In support of the trial court's ruling, Mr. Black directs our attention to that portion of the policy designated "Coverage," which states in pertinent part as follows:
Covered property, as used in this Coverage Part, means the following types of property for which a Limit of Insurance is shown in the Declarations:
a. Building, meaning the building or structure described in the Declarations, including
(1) Completed additions;
(2) Permanently installed:
(a) Fixtures;
(b) Machinery; and
(c) Equipment;
Mr. Black argues that the above definition of "building" to include permanently attached machinery and equipment "could certainly be construed to include large scale industrial equipment associated with battery manufacturing." We find no merit in this argument, given the absence of any proof that the items securing Mr. Black's debt were permanently installed.

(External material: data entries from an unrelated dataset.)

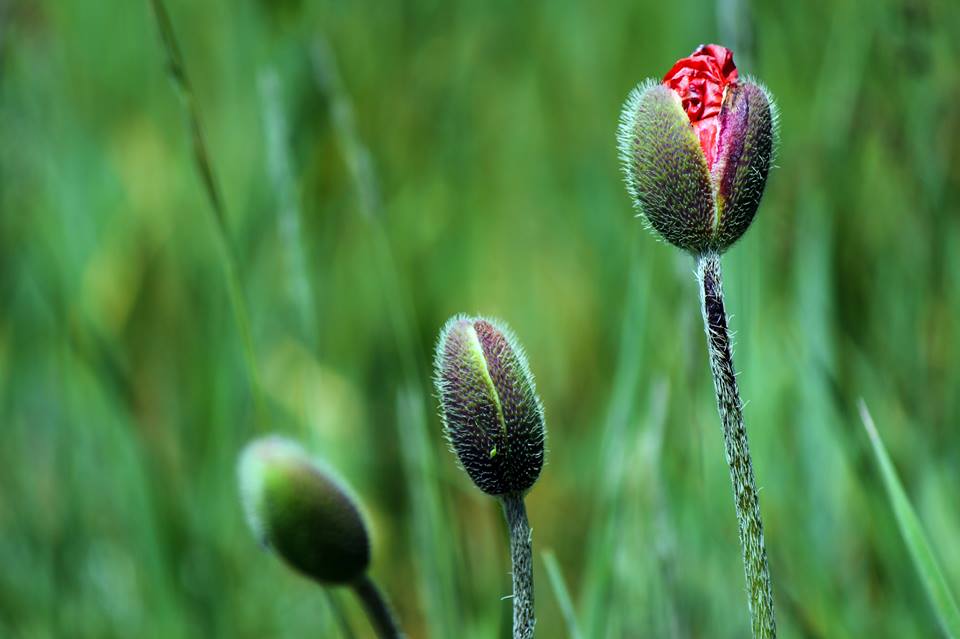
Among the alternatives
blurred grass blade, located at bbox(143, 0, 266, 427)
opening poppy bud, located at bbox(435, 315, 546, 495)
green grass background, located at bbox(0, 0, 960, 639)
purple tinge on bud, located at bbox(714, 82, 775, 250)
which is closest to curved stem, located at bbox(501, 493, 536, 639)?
opening poppy bud, located at bbox(435, 315, 546, 495)

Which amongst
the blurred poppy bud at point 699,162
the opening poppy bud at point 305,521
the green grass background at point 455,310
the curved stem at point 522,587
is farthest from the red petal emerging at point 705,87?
the green grass background at point 455,310

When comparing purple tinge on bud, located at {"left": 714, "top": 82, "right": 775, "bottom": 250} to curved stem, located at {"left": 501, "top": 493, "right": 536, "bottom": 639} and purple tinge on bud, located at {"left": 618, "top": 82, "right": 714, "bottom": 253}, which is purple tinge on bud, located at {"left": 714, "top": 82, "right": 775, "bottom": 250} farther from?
curved stem, located at {"left": 501, "top": 493, "right": 536, "bottom": 639}

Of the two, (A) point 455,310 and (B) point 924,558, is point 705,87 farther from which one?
(A) point 455,310

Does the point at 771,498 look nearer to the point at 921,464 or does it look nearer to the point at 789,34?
the point at 921,464

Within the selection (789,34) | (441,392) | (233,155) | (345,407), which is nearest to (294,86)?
(233,155)

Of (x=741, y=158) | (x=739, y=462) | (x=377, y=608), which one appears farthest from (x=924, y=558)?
(x=377, y=608)

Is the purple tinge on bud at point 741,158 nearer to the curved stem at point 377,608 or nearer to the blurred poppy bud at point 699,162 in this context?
the blurred poppy bud at point 699,162
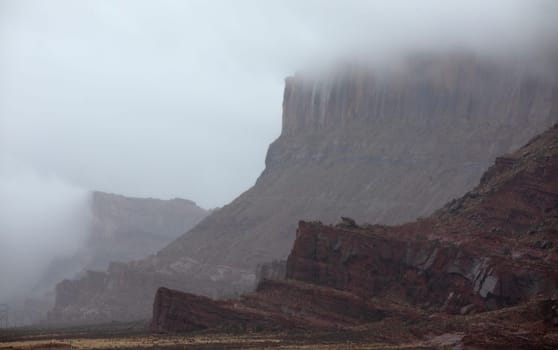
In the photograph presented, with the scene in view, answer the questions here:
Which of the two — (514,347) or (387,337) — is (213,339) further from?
(514,347)

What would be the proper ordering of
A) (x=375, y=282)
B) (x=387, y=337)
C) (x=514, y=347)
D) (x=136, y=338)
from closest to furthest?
(x=514, y=347), (x=387, y=337), (x=136, y=338), (x=375, y=282)

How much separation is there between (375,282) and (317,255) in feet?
23.0

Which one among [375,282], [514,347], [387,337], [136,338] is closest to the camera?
[514,347]

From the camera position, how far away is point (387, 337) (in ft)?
367

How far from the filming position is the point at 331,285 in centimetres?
13212

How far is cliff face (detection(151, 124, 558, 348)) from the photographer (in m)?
120

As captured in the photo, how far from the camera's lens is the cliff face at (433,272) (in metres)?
120

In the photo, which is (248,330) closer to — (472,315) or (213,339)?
(213,339)

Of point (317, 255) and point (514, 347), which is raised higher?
point (317, 255)

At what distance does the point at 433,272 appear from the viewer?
421 feet

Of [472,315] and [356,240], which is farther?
[356,240]

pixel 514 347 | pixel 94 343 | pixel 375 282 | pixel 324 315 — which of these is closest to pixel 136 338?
pixel 94 343

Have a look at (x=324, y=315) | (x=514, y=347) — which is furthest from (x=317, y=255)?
(x=514, y=347)

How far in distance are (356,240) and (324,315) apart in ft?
40.6
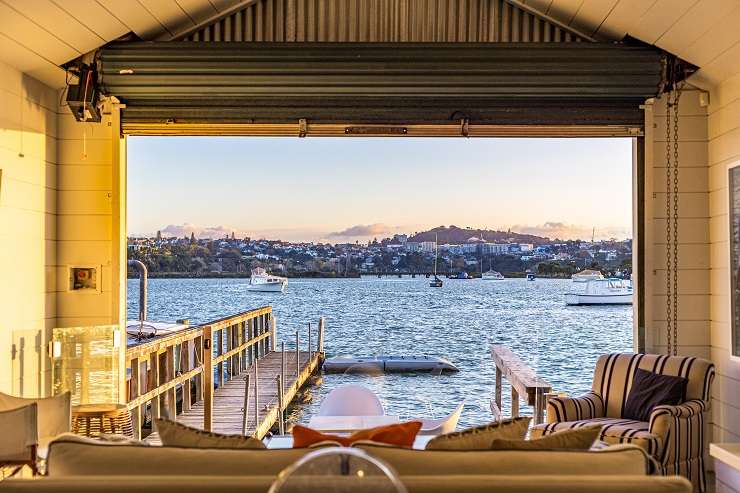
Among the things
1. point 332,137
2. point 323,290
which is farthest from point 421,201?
point 332,137

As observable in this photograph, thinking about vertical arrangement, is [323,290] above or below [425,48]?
below

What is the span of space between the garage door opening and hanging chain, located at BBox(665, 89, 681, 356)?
452 mm

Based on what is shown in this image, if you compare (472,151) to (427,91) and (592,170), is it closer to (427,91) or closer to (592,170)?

As we have noted on prior occasion, "[i]n the absence of fraud or mistake, a contract must be interpreted and enforced as written even though it contains terms which may be thought harsh and unjust." Allstate Ins. Co. v. Wilson, 856 S.W.2d 706, 708 (Tenn.Ct.App.1992). The terms of the mortgage holders policy are clear, and we must construe them in a way that does not extend their ordinary meaning. Based upon a reasonable and logical construction of such terms, and our review of the policy as a whole, we do not agree that the mortgage holders clause extended to coverage of the personal property that secured PacTech's debt to Mr. Black, and accordingly, it is our determination that Mr. Black was not entitled to summary judgment as a matter of law in this case.

IV. Conclusion
We acknowledge that issues other than those specifically addressed were raised in this appeal; however, it is our determination that all such additional issues are pretermitted by our decision herein. For the reasons stated in this opinion, the trial court's judgment denying PacTech's motions *13 for directed verdict and to set aside the jury verdict is affirmed; the trial court's summary judgment in favor of Arthur H. Black is vacated; the trial courts denial of Auto-Owner's motion for directed verdict on the issue of the assessment of a bad faith penalty is reversed; and the verdict of the jury is affirmed in all respects. Costs of appeal are assessed to PacTech and Arthur H. Black, equally.